Considering that right now the best option in any game is to pick the strongest race and run with them, this would give you a reason to pick not necessarily the strongest race but the one who's good with what you're looking for. Drone Hangars? Yeah you'll want RaceX. Oh Shields? RaceA.

Shadow
06-29-2012, 05:03 PM
I like pretty much all of these ideas btw.

Castruccio
06-29-2012, 05:12 PM
Yeah these are really awesome ideas, and I wouldn't think they would take a whole ton of time to implement given the similarity to DC structure.

LostSoul
06-29-2012, 05:56 PM
This gets me to thinking about how to interact with the 4x games.

What if you could pay a faction to get them to advance on a specific planet and colonize it. The point of which is that certain planets have specific "properties" that assist in a given aspect of the 4x game. You could have "crucible" worlds that make ship production cheaper and/or faster. Mineral planets that have greater resource production capacities. Paradise planets that have better population growth factors. Etc etc.

So you could spend part of your game branching out to find these planets and pass their locations on to your chosen faction and then your services to assist in colonizing it.
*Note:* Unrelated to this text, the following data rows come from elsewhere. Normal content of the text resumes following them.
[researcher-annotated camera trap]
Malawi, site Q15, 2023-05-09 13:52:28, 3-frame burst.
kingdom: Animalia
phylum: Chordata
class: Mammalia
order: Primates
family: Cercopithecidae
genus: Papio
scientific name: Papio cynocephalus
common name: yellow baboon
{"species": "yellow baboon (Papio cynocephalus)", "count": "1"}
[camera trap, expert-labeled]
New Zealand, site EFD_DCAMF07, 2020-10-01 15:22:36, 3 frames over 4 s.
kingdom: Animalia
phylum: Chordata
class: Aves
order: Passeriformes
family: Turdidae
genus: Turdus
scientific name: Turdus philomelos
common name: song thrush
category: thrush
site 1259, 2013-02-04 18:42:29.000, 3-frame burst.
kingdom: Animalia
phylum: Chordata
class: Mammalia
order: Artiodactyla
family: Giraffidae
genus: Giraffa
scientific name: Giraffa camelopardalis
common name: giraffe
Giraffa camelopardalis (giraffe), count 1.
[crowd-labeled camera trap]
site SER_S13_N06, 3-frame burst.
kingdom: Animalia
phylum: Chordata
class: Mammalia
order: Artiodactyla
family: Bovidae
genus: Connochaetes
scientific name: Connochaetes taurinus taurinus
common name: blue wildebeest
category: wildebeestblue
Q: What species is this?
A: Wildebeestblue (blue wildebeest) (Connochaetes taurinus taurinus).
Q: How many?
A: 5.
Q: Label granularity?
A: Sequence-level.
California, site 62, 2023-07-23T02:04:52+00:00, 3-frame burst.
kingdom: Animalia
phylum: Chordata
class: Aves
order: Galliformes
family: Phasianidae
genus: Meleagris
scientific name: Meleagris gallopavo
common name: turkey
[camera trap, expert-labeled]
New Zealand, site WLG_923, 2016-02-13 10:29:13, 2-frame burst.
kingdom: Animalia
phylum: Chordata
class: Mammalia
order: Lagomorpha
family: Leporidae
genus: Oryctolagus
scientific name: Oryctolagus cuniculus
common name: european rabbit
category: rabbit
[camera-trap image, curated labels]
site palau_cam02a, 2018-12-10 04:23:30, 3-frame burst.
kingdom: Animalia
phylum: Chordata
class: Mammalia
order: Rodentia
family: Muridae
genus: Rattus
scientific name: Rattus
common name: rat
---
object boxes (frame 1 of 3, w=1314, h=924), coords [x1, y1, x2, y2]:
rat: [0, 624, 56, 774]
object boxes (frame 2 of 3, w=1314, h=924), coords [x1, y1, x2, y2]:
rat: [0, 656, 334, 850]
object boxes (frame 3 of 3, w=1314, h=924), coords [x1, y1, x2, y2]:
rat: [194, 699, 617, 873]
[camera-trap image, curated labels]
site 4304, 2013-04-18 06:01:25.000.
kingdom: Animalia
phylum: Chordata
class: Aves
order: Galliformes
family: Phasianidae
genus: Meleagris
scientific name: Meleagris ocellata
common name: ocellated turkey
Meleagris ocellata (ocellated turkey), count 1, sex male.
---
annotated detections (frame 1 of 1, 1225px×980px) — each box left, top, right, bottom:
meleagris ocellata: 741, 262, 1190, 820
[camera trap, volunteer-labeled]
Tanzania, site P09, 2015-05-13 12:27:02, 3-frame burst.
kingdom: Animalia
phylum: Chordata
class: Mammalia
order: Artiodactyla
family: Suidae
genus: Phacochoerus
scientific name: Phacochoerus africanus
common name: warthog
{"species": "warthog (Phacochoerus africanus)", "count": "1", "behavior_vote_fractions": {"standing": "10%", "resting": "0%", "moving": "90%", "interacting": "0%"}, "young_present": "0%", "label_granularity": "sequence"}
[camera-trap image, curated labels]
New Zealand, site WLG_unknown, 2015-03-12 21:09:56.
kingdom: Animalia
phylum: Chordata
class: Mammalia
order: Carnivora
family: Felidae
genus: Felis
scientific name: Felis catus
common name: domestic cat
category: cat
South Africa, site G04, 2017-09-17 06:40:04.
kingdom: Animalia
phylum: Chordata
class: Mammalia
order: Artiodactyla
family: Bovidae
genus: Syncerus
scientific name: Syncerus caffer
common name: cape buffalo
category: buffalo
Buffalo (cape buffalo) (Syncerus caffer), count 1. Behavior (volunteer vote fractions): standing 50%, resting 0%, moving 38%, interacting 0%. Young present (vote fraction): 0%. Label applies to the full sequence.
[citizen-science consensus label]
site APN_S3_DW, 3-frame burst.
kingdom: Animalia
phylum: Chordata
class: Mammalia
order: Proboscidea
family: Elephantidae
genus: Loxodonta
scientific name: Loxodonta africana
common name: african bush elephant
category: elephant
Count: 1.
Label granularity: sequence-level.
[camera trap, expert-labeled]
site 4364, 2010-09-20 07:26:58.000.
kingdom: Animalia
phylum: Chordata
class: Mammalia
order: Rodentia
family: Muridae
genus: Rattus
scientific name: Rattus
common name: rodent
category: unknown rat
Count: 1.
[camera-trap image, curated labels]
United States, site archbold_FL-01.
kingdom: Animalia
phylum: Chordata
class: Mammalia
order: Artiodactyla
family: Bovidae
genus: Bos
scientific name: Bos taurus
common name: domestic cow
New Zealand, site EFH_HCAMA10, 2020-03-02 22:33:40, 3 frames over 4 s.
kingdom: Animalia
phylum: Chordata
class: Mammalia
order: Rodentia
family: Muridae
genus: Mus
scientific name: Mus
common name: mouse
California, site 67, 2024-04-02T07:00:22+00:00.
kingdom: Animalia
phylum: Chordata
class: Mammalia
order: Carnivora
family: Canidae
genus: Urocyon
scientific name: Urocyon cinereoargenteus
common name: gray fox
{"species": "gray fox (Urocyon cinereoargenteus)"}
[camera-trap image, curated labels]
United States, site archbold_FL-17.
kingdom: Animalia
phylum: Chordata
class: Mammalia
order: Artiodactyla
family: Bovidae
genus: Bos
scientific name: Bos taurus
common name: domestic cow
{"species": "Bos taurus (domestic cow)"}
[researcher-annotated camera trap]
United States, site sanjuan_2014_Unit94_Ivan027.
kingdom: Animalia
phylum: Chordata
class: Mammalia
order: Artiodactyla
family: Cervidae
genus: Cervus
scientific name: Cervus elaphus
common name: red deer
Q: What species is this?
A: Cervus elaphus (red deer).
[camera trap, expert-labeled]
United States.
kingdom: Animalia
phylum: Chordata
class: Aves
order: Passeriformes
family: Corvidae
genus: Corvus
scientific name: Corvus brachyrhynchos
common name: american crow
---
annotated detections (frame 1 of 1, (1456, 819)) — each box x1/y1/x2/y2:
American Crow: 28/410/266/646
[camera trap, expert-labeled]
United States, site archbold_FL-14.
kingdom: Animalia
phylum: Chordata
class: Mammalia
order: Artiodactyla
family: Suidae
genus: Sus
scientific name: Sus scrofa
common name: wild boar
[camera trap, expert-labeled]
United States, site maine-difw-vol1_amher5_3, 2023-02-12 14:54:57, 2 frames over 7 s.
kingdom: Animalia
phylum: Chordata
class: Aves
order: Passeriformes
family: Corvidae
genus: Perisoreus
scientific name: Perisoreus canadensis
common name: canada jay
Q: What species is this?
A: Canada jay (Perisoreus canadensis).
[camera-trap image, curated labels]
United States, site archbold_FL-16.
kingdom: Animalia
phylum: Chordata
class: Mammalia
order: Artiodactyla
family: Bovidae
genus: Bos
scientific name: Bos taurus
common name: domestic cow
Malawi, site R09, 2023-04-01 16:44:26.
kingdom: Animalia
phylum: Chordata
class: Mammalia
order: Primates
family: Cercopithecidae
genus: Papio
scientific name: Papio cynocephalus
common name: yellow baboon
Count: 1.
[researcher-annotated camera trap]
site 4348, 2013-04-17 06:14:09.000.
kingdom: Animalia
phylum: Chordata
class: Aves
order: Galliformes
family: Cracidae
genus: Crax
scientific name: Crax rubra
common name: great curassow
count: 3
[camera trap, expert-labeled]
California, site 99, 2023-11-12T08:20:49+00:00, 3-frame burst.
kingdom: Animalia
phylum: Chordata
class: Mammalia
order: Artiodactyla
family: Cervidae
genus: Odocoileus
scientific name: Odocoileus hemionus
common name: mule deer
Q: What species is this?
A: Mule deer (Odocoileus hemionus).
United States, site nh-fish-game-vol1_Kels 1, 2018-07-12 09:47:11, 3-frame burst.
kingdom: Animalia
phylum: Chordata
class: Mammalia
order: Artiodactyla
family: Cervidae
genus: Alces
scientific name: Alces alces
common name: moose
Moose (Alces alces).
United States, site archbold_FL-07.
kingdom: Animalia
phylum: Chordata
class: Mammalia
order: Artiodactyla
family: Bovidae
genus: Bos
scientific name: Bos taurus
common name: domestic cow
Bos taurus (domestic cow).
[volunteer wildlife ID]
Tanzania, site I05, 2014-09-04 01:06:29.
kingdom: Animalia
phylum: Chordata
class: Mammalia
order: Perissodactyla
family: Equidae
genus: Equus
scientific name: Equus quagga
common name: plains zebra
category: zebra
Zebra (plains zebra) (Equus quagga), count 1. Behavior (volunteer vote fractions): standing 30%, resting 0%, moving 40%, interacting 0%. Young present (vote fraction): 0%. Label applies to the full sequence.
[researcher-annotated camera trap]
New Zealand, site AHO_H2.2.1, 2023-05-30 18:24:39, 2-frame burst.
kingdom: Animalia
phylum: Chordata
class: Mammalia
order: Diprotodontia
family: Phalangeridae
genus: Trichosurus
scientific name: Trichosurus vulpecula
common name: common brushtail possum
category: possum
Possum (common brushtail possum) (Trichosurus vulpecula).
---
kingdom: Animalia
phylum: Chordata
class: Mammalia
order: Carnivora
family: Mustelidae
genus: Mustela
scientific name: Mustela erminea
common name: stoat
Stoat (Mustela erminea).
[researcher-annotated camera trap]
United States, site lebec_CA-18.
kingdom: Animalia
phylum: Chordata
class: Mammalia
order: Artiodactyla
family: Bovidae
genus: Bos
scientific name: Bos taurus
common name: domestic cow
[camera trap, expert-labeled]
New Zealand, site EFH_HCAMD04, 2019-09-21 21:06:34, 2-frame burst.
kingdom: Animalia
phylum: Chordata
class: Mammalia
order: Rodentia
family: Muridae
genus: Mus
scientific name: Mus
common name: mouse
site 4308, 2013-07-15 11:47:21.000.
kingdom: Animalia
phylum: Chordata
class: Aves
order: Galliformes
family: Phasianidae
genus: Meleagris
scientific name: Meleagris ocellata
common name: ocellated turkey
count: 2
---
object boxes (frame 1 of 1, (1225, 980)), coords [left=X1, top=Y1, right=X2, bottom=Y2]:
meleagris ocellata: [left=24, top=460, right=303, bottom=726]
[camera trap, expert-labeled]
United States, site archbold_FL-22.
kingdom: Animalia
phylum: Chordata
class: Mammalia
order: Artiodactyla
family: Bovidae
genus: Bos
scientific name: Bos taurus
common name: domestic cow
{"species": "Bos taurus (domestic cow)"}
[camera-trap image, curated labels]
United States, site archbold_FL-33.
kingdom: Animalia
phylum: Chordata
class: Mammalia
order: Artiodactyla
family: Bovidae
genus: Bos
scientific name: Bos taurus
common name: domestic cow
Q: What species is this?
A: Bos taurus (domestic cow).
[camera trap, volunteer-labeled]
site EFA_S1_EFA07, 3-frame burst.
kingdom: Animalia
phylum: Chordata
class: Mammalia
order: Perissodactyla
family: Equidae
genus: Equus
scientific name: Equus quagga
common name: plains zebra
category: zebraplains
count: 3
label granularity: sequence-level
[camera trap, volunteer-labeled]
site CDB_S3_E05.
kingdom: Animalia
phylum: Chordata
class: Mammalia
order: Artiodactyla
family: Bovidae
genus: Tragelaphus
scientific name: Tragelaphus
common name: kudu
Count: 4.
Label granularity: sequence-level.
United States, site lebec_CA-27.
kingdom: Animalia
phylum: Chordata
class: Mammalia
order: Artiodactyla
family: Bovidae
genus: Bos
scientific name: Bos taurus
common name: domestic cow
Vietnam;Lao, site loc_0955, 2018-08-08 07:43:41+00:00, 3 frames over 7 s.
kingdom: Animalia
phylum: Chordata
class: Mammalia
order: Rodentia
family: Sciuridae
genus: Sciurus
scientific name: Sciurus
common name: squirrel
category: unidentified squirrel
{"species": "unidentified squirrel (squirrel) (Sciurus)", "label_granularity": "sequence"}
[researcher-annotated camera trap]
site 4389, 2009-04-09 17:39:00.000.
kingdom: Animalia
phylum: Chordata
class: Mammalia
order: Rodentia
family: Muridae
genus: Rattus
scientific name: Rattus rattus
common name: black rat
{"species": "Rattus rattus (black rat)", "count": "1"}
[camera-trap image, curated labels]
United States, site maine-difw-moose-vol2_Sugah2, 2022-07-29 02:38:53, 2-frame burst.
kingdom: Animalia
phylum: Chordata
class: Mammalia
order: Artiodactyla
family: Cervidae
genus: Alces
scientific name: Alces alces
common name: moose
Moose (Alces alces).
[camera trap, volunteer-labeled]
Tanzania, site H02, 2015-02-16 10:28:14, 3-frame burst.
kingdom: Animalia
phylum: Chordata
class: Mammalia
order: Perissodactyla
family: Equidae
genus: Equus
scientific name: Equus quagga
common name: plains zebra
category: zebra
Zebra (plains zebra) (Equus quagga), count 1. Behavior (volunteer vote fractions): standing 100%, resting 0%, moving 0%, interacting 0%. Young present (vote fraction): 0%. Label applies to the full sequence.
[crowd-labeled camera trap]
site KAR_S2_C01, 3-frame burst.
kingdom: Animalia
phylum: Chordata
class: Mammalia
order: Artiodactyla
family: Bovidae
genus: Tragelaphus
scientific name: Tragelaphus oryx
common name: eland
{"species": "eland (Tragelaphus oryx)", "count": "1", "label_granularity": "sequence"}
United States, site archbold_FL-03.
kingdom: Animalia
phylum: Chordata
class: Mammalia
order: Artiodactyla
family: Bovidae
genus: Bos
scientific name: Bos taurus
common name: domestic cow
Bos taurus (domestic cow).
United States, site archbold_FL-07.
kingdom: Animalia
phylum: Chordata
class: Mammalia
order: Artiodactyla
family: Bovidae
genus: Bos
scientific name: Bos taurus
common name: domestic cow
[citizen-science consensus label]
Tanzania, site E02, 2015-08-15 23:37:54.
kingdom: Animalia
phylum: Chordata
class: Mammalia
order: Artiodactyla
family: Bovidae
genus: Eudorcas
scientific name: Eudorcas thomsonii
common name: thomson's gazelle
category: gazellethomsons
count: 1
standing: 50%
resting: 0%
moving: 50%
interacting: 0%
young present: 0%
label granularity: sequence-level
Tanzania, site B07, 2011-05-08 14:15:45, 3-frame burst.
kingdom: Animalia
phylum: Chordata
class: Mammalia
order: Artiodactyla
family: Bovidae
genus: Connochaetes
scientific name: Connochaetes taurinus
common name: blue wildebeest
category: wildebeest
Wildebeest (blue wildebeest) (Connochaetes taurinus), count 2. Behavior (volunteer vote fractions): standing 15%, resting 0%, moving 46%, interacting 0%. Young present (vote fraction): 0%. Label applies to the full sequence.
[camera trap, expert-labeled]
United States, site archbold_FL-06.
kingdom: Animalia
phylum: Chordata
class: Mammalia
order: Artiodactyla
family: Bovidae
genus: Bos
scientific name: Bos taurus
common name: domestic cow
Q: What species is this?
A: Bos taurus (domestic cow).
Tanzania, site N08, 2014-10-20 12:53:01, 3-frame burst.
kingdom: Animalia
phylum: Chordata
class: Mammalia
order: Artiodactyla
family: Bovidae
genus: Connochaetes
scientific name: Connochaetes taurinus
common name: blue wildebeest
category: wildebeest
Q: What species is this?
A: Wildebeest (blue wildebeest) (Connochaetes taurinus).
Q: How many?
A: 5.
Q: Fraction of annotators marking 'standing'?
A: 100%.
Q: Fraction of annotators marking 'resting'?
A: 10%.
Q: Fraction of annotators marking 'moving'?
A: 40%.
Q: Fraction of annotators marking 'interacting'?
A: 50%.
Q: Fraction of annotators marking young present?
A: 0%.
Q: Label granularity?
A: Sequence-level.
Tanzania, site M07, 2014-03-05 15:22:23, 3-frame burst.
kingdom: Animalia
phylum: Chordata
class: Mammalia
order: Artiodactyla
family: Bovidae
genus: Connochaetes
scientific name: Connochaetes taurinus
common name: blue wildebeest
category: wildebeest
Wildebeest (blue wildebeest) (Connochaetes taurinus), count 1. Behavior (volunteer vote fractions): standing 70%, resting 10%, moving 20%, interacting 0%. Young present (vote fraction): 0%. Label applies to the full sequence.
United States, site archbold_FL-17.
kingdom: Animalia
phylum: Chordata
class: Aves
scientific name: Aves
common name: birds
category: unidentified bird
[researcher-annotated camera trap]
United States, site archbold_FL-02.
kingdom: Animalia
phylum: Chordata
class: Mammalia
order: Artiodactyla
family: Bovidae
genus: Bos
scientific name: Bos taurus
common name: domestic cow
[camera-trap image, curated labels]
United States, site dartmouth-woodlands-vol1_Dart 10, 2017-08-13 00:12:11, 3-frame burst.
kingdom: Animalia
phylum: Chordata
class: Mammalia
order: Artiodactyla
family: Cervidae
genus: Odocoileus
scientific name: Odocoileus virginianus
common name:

Or you can "encourage them" to take it from an enemy faction's grasp and add it to their empire (by some kind of means).

Give the player more tools and more methods to bring your preferred faction to dominance.

Shadow
06-29-2012, 06:24 PM
All of that happens except explicitly telling a race to go colonize a specific planet.

LostSoul
06-29-2012, 07:06 PM
I kind of wondered about that based on some planet's description. So the issue isn't that it's not there, but that there isn't enough interaction with that system to make it more obvious. To me, when I find a high-value planet in some solar system and relay it to another race with generally good standings with me, that should trigger a "colonize this place!" quest.

The fact that this doesn't happen is probably why this underlying structure isn't immediately obvious.